En effet, ceux qui croient en lui doivent agir comme lui. Mais il se trouve que parmi les disciples eux-mêmes, il en est qui refusent de suivre son chemin de service et d’humilité extrêmes. Néanmoins, le fait que Jésus annonce pareille déaffection parmi ses disciples, manifeste la connaissance qu’il a de toutes choses, et, en particulier, du dessein de Dieu, ce qui rend sa présence et sa mission désormais incontournables, puisqu’il se situe devant nous avec la stabilité même de Dieu, dont il reprend le Nom, en proclamant qu’il est “Je suis”.

Envoyé en mission par le Père, Jésus nous y envoie à son tour : accueillir dans la foi celui ou ceux qu’il envoie, c’est l’accueillir lui-même, et, à travers lui, accueillir le Père qui l’a envoyé.

3. Decouvertes

Jésus cite ici le psaume 41, 10 sur l’hostilité ingrate de quelqu’un qui avait été accueilli et pris en charge, dans un esprit de convivialité. Cette citation fait partie du récit de la passion selon Marc (Marc, 14, 18).

L’intimité entre le Père et le Fils est souvent exprimée dans cet Evangile de Jean : le Père et Jésus sont Un (10, 30), Jésus ne fait rien de lui-même (8, 28), il fait seulement ce qu’il voit faire au Père (5, 19), qui le voit, voit le Père (14, 7), ses paroles sont celles du Père (12, 49), Jésus ne fait que les oeuvres du Père (10, 37 - 38).

4. Prolongement

Quelques textes pour prolonger, d’abord l’un venant de Paul :

5 Ayez entre vous les mêmes sentiments qui sont dans le Christ Jésus :

6 Lui, de condition divine, ne retient pas jalousement le rang qui l’égalait à Dieu.

7 Mais il s’anéantit lui-même, prenant condition d’esclave, et devenant semblable aux hommes. S’étant comporté comme un homme,

8 il s’humilia plus encore, obéissant jusqu’à la mort, et à la mort sur une croix !

9 Aussi Dieu l’a-t-il exalté et lui a-t-il donné le Nom qui est au-dessus de tout nom,

10 pour que tout, au nom de Jésus, s’agenouille, au plus haut des cieux, sur la terre et dans les enfers,

11 et que toute langue proclame, de Jésus Christ, qu’il est SEIGNEUR, à la gloire de Dieu le Père.

Ensuite, un rappel d’autres Paroles de Jésus :

23 Jésus leur répond : ” Voici venue l’heure où doit être glorifié le Fils de l’homme.
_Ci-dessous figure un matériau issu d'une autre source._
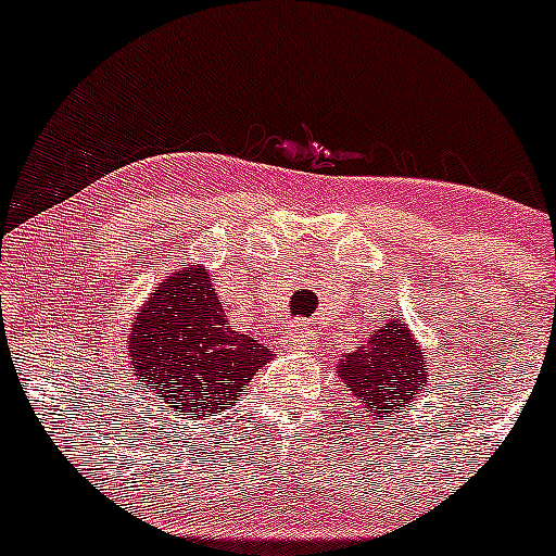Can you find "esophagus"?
<instances>
[{"label":"esophagus","mask_w":556,"mask_h":556,"mask_svg":"<svg viewBox=\"0 0 556 556\" xmlns=\"http://www.w3.org/2000/svg\"><path fill=\"white\" fill-rule=\"evenodd\" d=\"M314 344V331H311L308 321H295L287 324L282 331V348L285 350H308Z\"/></svg>","instance_id":"obj_1"}]
</instances>
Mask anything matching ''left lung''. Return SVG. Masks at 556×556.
I'll return each mask as SVG.
<instances>
[{
  "instance_id": "obj_1",
  "label": "left lung",
  "mask_w": 556,
  "mask_h": 556,
  "mask_svg": "<svg viewBox=\"0 0 556 556\" xmlns=\"http://www.w3.org/2000/svg\"><path fill=\"white\" fill-rule=\"evenodd\" d=\"M337 376L361 402L363 418H371L379 431L384 420L405 410L429 379L426 355L410 327L400 316L387 318L355 353L340 355Z\"/></svg>"
}]
</instances>
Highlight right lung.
Returning a JSON list of instances; mask_svg holds the SVG:
<instances>
[{
  "instance_id": "obj_1",
  "label": "right lung",
  "mask_w": 556,
  "mask_h": 556,
  "mask_svg": "<svg viewBox=\"0 0 556 556\" xmlns=\"http://www.w3.org/2000/svg\"><path fill=\"white\" fill-rule=\"evenodd\" d=\"M127 366L164 410L214 416L271 361V350L227 327L206 266H185L154 287L127 337Z\"/></svg>"
}]
</instances>
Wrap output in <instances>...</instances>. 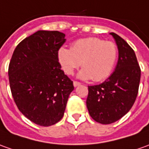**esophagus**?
<instances>
[{"label": "esophagus", "mask_w": 149, "mask_h": 149, "mask_svg": "<svg viewBox=\"0 0 149 149\" xmlns=\"http://www.w3.org/2000/svg\"><path fill=\"white\" fill-rule=\"evenodd\" d=\"M81 85V82H79V81H73V86H74L75 87H77V86H78Z\"/></svg>", "instance_id": "esophagus-1"}]
</instances>
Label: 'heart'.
Here are the masks:
<instances>
[{
	"label": "heart",
	"mask_w": 149,
	"mask_h": 149,
	"mask_svg": "<svg viewBox=\"0 0 149 149\" xmlns=\"http://www.w3.org/2000/svg\"><path fill=\"white\" fill-rule=\"evenodd\" d=\"M57 55L63 70L68 75L72 74L81 65L83 69L80 72L79 77L100 81L108 78L114 69L118 49L113 41L87 37L74 41L70 49L59 48Z\"/></svg>",
	"instance_id": "b5f03b06"
}]
</instances>
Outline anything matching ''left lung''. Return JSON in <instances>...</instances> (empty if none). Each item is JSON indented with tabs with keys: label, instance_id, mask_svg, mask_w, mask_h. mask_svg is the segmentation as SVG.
Here are the masks:
<instances>
[{
	"label": "left lung",
	"instance_id": "left-lung-1",
	"mask_svg": "<svg viewBox=\"0 0 149 149\" xmlns=\"http://www.w3.org/2000/svg\"><path fill=\"white\" fill-rule=\"evenodd\" d=\"M118 61L112 75L100 85L88 86L86 106L91 117L101 124L121 119L132 108L138 95L141 70L133 49L114 32Z\"/></svg>",
	"mask_w": 149,
	"mask_h": 149
}]
</instances>
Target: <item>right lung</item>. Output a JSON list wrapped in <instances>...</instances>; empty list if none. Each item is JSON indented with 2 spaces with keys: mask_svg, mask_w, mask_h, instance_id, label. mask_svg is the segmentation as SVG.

24 En vérité, en vérité, je vous le dis, si le grain de blé tombé en terre ne meurt pas, il demeure seul ; mais s’il meurt, il porte beaucoup de fruit.

25 Qui aime sa vie la perd ; et qui hait sa vie en ce monde la conservera en vie éternelle.

26 Si quelqu’un me sert, qu’il me suive, et où je suis, là aussi sera mon serviteur. Si quelqu’un me sert, mon Père l’honorera.

Prière

*Seigneur Jésus, tu nous demandes d’imiter l’engagement profond et ultime du don total de toi-même pour nous, qui sommes tes frères et tes soeurs, dans l’obéissance au Père, que tu as manifestée dans ta passion et ta mort sur une croix, et ce, en acceptant, nous aussi, dans la force de ton Esprit et la grâce de ta résurrection, de donner notre vie pour tous nos frères et soeurs : enrichis-moi de ton attitude de pauvreté, apprends-moi à me vider de moi-même, pour aimer tous ceux et celles que tu as mis sur mon chemin et qui sont appelés, comme moi, à reproduire ton image. AMEN.